___ TEXTO DE ORIGEM ___

A inconstitucionalidade das escolas cívico-militares
O texto visa refletir sobre os riscos pedagógicos e sociais da implantação das escolas cívico-militares no Brasil, com ênfase na sua inconstitucionalidade.
quarta-feira, 3 de dezembro de 2025
Atualizado às 10:52
Introdução
A educação, pedra angular de uma nação civilizada, não pode ser transformada em campo de testes para experimentações ideológicas travestidas de soluções rápidas. Nos últimos anos, a implantação das chamadas escolas cívico-militares tem ocupado o centro dos debates sociais e educacionais. Estados da federação, contrariando os ditames constitucionais, vêm promovendo assembleias escolares para deliberar sobre a adoção deste modelo, o que suscita, antes de tudo, uma grave afronta à CF/88, especialmente ao art. 22, inciso XXIV, que confere competência privativa à União para legislar sobre diretrizes e bases da educação nacional.
Não se trata apenas de discutir se militares reformados possuem preparo pedagógico ou se a ordem militar é compatível com os princípios da liberdade de cátedra, mas sim de reconhecer que qualquer intervenção no sistema educacional nacional sem observância da CF é nula de pleno direito. A educação é um direito de todos, um dever do Estado e da família, promovido com a colaboração da sociedade, visando ao pleno desenvolvimento da pessoa, sua formação cidadã e qualificação para o trabalho - conforme o art. 205 da CF.
Desconsiderar tais fundamentos significa desestruturar os alicerces da escola pública e democrática, abrindo espaço para o retrocesso autoritário, com graves consequências para a liberdade pedagógica e o pluralismo de ideias.
Os pilares do Objetivo 04 da Agenda 2030
O Objetivo 04 da Agenda 2030 para o Desenvolvimento Sustentável da ONU estabelece como meta assegurar educação inclusiva, equitativa e de qualidade, promovendo oportunidades de aprendizagem ao longo da vida para todos. É um chamado à construção de sistemas educacionais baseados na equidade, no respeito à diversidade e na valorização dos educadores.

___ DADOS BRUTOS ___

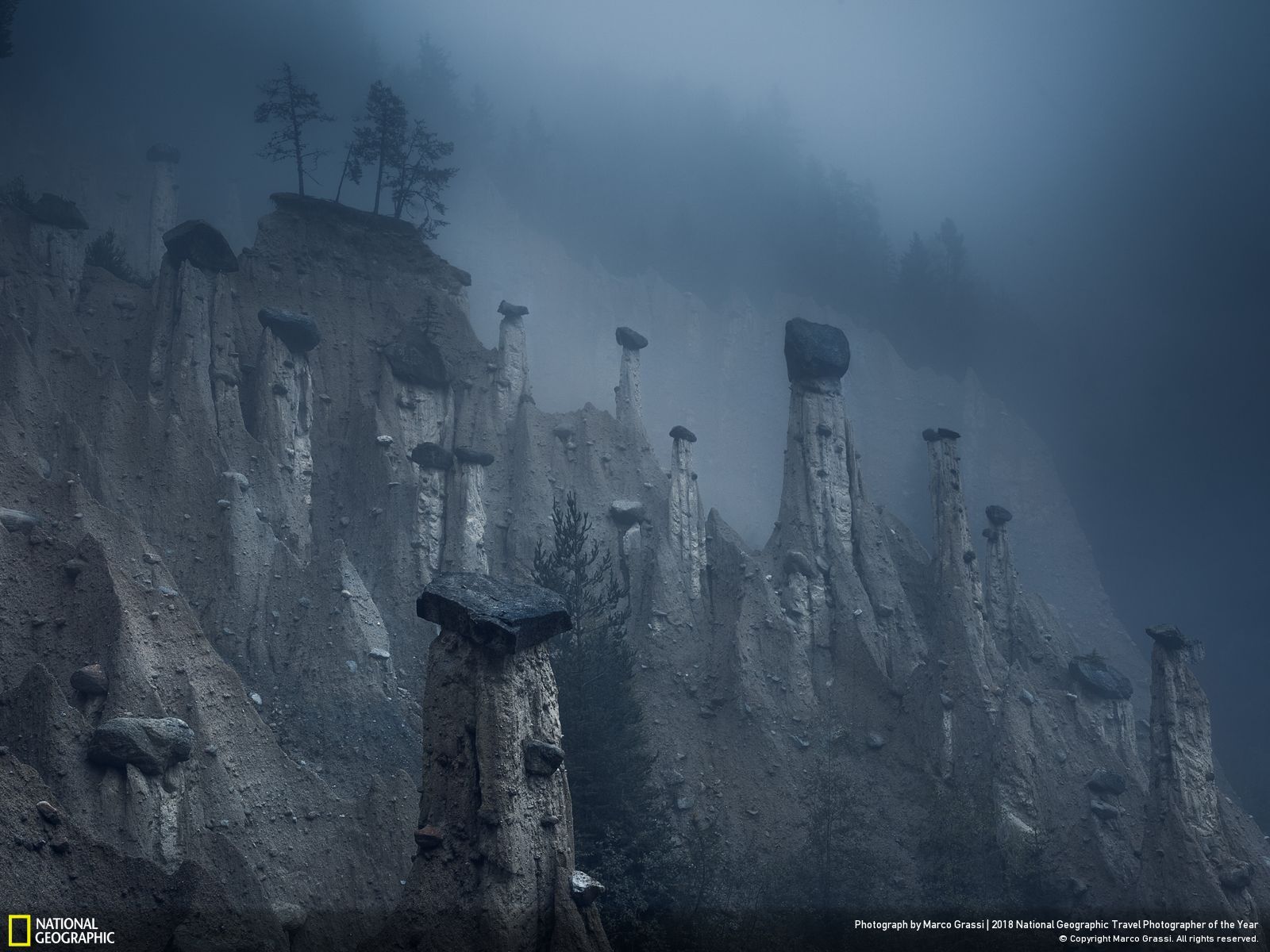 "Mars", by Marco Grassi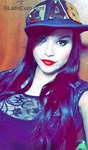 cute Venezuela girl Amaranta from Barquisimeto VE1164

___

### LISTA DE EXERCÍCIOS:
a. Reproduza o trecho do texto sobre as escolas cívico-militares começando em "quarta-feira, 3 de" e seguindo até "da educação nacional.".
b. Segundo o texto sobre as escolas cívico-militares, quais são as finalidades da educação que o art. 205 da CF indica? Liste todas.

### RESPOSTAS POR EXERCÍCIO:
a.
quarta-feira, 3 de dezembro de 2025
Atualizado às 10:52
Introdução
A educação, pedra angular de uma nação civilizada, não pode ser transformada em campo de testes para experimentações ideológicas travestidas de soluções rápidas. Nos últimos anos, a implantação das chamadas escolas cívico-militares tem ocupado o centro dos debates sociais e educacionais. Estados da federação, contrariando os ditames constitucionais, vêm promovendo assembleias escolares para deliberar sobre a adoção deste modelo, o que suscita, antes de tudo, uma grave afronta à CF/88, especialmente ao art. 22, inciso XXIV, que confere competência privativa à União para legislar sobre diretrizes e bases da educação nacional.

b.
- O pleno desenvolvimento da pessoa
- A formação cidadã
- A qualificação para o trabalho